$2.4 million deal doubles size of redwood reserve

Save the Redwoods League has completed a deal to double the size of Montgomery Woods State Reserve, a secluded Mendocino County site where some of the world's tallest trees grow.

The San Francisco-based conservation group has turned over title to a 1,240-acre parcel to the state parks department.

"The acquisition is significant because it contains stunning ancient redwood trees in an area of the redwood range where there is relatively little old growth left," said Katherine Anderton, the league's executive director.

The league pulled together the $2.4 million expansion cost with financial assistance from the state Wildlife Conservation Board, the Resources Legacy Fund Foundation, the Coastal Conservancy and the state parks department. The non-profit league put up $700,000 to complete the deal.

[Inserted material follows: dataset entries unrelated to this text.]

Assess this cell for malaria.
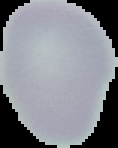
Uninfected.

{
  "preparation": "thin blood film",
  "image_size": "118×148 pixels",
  "image_type": "segmented cell region on a black background"
}Classify this cell by malaria status.
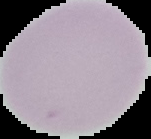
It is uninfected.

The area outside the segmented cell region is set to black. Image is 151×139 pixels. From a thin blood film.Classify this cell by malaria status.
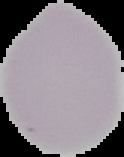

Uninfected.

Summary:
  - Image type: segmented cell region on a black background
  - Preparation: thin blood smear
  - Image size: 124×157 pixelsClassify this cell by malaria status.
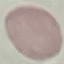

It is uninfected.

Summary:
  - Stain: Giemsa
  - Capture: smartphone through the microscope eyepiece
  - Image type: cell patch, automatically extracted from a larger field of view and resized to 64 × 64 pixels
  - Preparation: thin blood film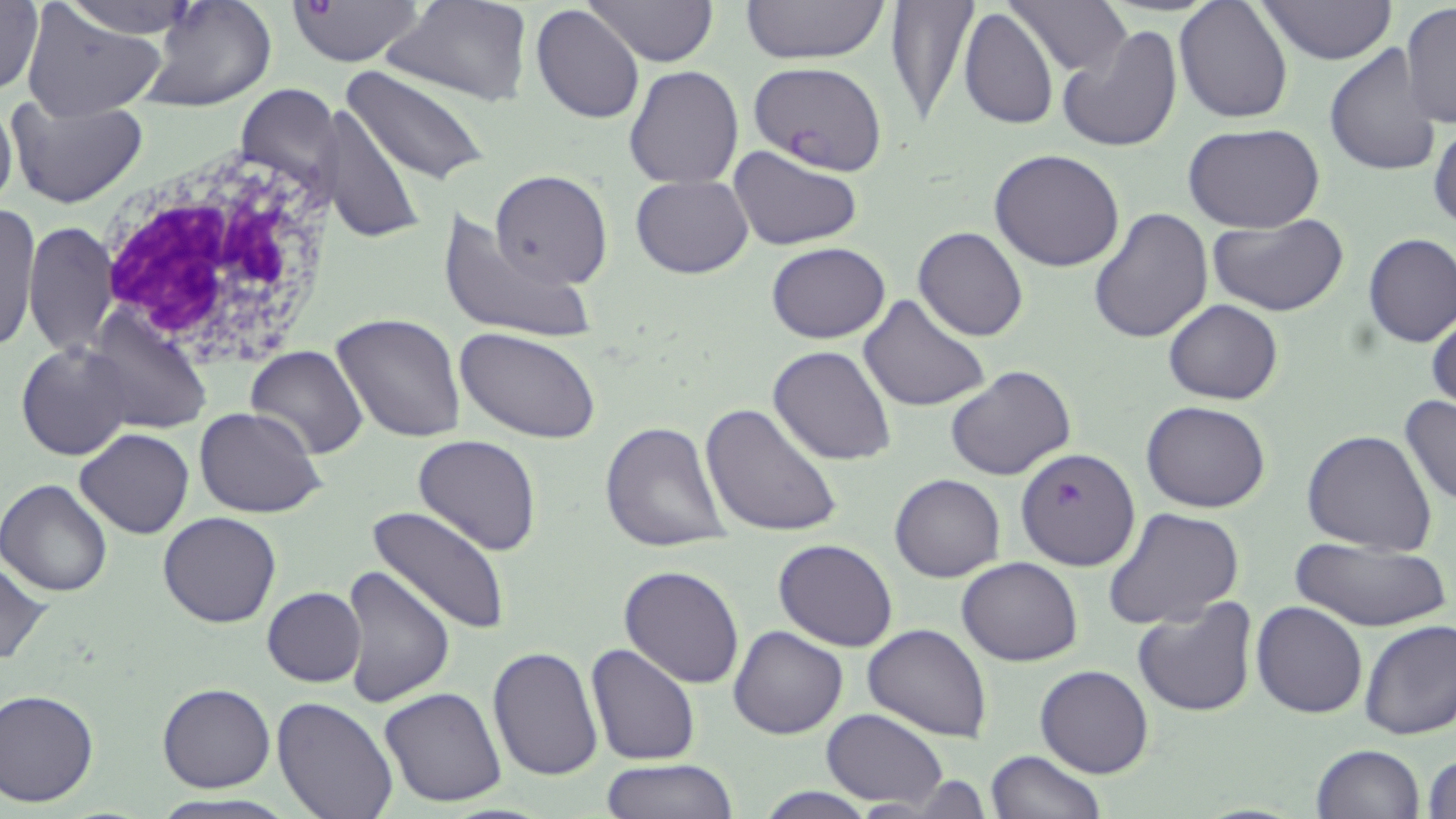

Former owners of the once private land located northwest of the state reserve were not identified by the league.

Besides protecting more old growth redwoods, the expansion also provides watershed protection for two tributaries of the south fork of Big River.

It also includes a portion of an ancient Native American trade route that Indians used to follow from the Ukiah valley to the Mendocino Coast.

Anderton said the expansion also features oak woodlands, striking rock outcrops and beautiful views from ridge tops.

"The land is exceptionally beautiful," said Anderton.

Montgomery Woods is located in a canyon along Orr Springs Road, about 13 miles west of Ukiah. It was created in 1945 with a nine-acre donation by landowner Robert Orr. Over the years, the redwoods league enlarged it to 1,142 acres through purchases and additional land donations.

A two-mile long trail loops around a magnificent bowl-like grove of ancient redwoods. Among them is the "Mendocino Tree," a 370-foot towering redwood that in 1999 was named the world's tallest tree. It has since been eclipsed by a slightly taller tree in Humboldt State Redwoods Park, about an hour's drive north on Highway 101.